This question is asked many times to me. What is difference between DISTINCT and GROUP BY?
A DISTINCT and GROUP BY usually generate the same query plan, so performance should be the same across both query constructs. GROUP BY should be used to apply aggregate operators to each group. If all you need is to remove duplicates then use DISTINCT. If you are using sub-queries execution plan for that query varies so in that case you need to check the execution plan before making decision of which is faster.
Example of DISTINCT:
SELECT DISTINCT Employee, Rank
FROM Employees
Example of GROUP BY:
SELECT Employee, Rank
FROM Employees
GROUP BY Employee, Rank
Example of GROUP BY with aggregate function:
SELECT Employee, Rank, COUNT(*) EmployeeCount
FROM Employees
GROUP BY Employee, Rank
Reference : Pinal Dave (http://blog.SQLAuthority.com)












Very simple and clear explanation, very easy to understand
hay can u tell that how can i found average of colume valu in crystal reprot……not use cross tab only by queryes…. of many
In Crystal Reports, make use of Aggregate function. There is an option to have AVG
Create New Formula .In that give avg(Column Name)
use that formula in u r crystal report
hey…
i have a performance issue with me.
in one query and corresponding sub queries they have used so many distinct clauses . so suggest me the best replacement
to the distinct to improve the performance.
I have view reteriving records from multiple tables using join.. I want DISTINCT records but for speific field in Jet SQL you can do it by DISTINCT ( Employee.EmployeeId), …How in SQL server… thanks
Hi Pinal
I m visit this site for long period really i felt this site is very nice and explanation is very good.
SELECT DISTINCT Purchase.SessionId, UserInfo.UserId, UserInfo.UserName, Purchase.grandTotal, Purchase.PurchaseDate, Purchase.Status
FROM UserInfo INNER JOIN Purchase ON UserInfo.UserId=Purchase.Uid;
but this doesn’t generate correct result ……………… plz reply whats problem with that
Hello Pinal:
There is a table t_test with columns
[id, name, code, description].
I can write a query using MySQL as
SELECT
*
FROM t_test
GROUP BY Code
What would be equivalent sql server query for this.
Thanks.
Note that it works in Mysql. In SQL Server you should always specify the column names in the SELECT statement
It should be
SELECT code FROM t_test
GROUP BY code
Hi You can do it as below:
select coloumn1,coloumn2,coloumn3 from table
group by coloumn1,coloumn2,coloumn3
hh, I can’t really say what the query should be without knowing what your expected result is.
Having a sample of a few typical data rows from the UserInfo and Purchase tables might also be neccessary.
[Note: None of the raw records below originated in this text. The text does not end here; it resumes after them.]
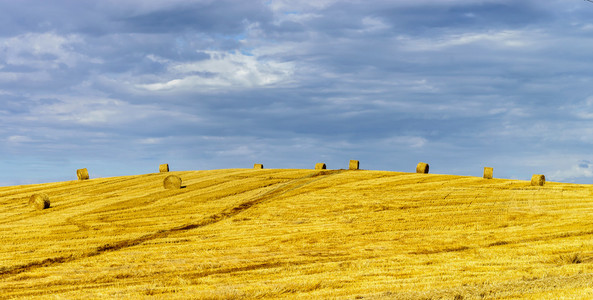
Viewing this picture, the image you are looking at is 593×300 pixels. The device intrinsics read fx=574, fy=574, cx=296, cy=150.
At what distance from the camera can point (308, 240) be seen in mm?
16844

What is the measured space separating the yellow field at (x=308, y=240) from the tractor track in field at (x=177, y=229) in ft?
0.17

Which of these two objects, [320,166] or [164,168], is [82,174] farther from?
[320,166]

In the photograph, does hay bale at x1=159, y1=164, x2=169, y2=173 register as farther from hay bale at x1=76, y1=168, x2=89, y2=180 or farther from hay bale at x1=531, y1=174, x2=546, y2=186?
hay bale at x1=531, y1=174, x2=546, y2=186

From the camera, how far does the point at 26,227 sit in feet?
68.6

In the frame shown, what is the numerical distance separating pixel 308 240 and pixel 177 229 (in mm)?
5134

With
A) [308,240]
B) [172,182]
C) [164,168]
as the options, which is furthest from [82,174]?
[308,240]

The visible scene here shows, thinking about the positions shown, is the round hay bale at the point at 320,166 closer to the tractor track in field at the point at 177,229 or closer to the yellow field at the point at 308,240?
the tractor track in field at the point at 177,229

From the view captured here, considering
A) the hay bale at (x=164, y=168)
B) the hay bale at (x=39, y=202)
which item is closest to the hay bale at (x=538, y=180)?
the hay bale at (x=39, y=202)

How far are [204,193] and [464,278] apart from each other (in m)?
17.2

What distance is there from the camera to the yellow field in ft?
37.7

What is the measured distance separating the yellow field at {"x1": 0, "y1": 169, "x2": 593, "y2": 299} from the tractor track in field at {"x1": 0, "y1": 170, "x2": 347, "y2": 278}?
0.05 m

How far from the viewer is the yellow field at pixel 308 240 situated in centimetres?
1148

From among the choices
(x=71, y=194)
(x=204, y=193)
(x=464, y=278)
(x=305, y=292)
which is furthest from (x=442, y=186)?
(x=71, y=194)

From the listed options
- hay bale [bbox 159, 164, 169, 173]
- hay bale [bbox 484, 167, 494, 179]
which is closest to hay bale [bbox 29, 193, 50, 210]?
hay bale [bbox 159, 164, 169, 173]
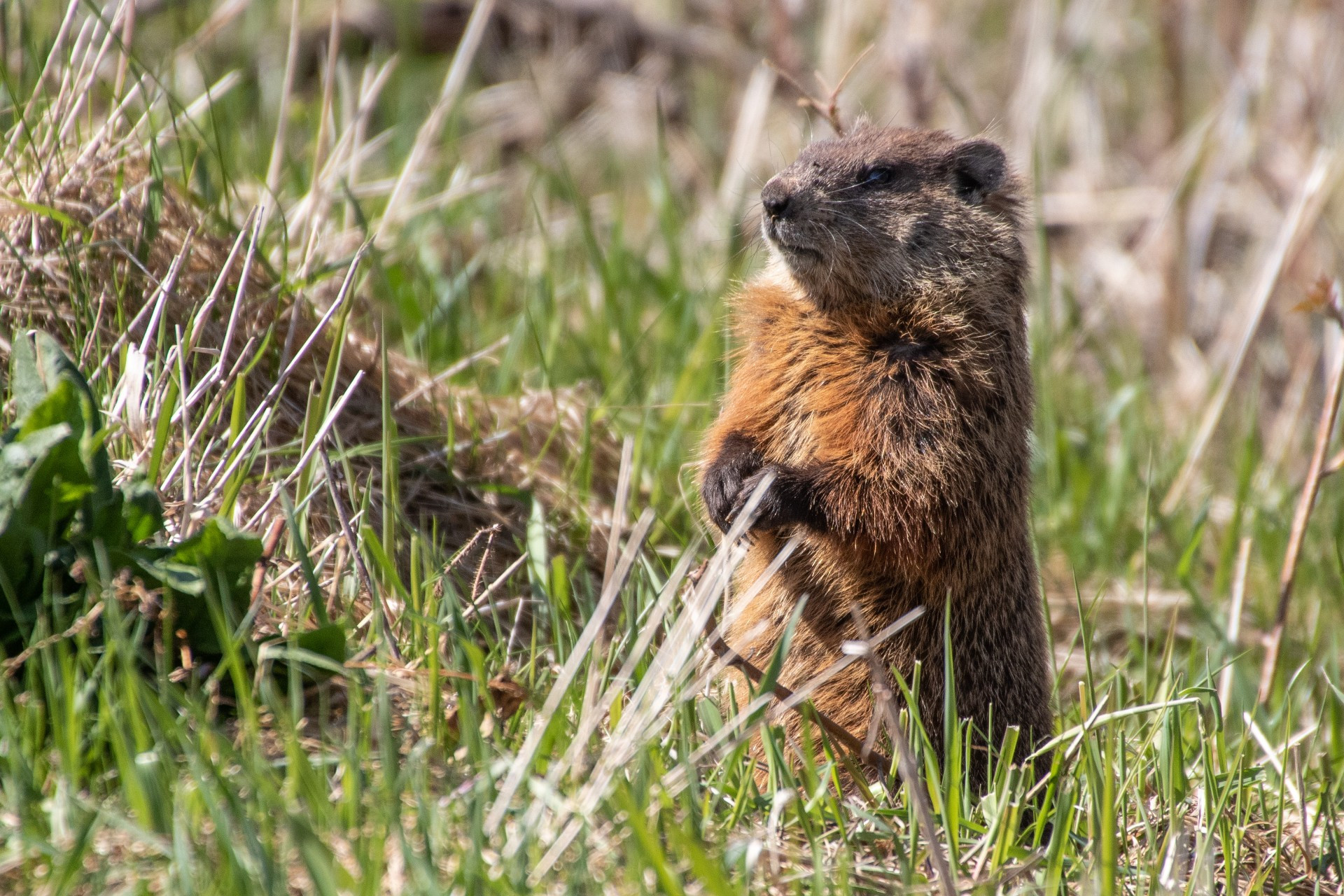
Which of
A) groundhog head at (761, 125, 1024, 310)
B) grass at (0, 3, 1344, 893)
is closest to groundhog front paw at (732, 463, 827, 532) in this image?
grass at (0, 3, 1344, 893)

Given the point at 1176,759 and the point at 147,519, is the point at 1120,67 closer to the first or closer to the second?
the point at 1176,759

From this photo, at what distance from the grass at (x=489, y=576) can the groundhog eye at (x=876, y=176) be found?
809 mm

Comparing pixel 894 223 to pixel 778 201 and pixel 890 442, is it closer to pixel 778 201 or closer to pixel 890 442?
pixel 778 201

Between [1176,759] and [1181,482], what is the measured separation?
2.55m

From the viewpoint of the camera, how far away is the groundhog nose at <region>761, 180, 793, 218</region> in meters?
3.47

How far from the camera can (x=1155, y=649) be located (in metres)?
4.73

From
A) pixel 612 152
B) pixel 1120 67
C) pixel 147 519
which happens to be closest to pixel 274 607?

However, “SELECT DISTINCT” performs a hash match on the selected fields, and omits any records producing a duplicate hash. In other words, the query you used will return any record where the returned column values, taken together, are different from any other record in the result set.
In general, when using “distinct”, more columns selected = more rows returned. If you need to select all of these columns into the result set, but are only concerned that a few of them be unique, then you need a different construct. Two possibilities are:
1. Use “GROUP BY” to eliminate duplicates on the desired columns, and then apply aggregate functions (MIN, MAX, AVG, etc) to the remaining columns.
2. Use subqueries or self-joins to limit the records if you need selected columns to be unique and don’t want to aggregate the other columns.
I have an issue with both DISTINCT and GROUP BY.
The issue is that using either one, the results comes back ordered as if using order by.
I need the unique results in the order they are in the database. How can I do this? Thanks
Note that you should not rely upon the natual ordering of the SQL Server. If you use versions earlier than 2000, it defaults the result by ORDER. But it is not gauranteed that it will work always. In Versions 2005 and above, there is no default order when Distinct is used
i have a question regarding search criteria
Select lastname,firstname from TblResourceProfile
where @crit like in(lastname,firstname)
dont know where to put the wild card ‘%’
i
Select lastname,firstname from TblResourceProfile
where (lastname like ‘%@crit%’) or (firstname like ‘%@crit%’)
thanks by the way….;)
Select lastname,firstname from TblResourceProfile
where @crit like in(lastname,firstname)
dont know where to put the wild card ‘%’
can this be possible?
It should be
Select lastname,firstname from TblResourceProfile
where @crit like lastname+’%’ or @crit like firstname+’%’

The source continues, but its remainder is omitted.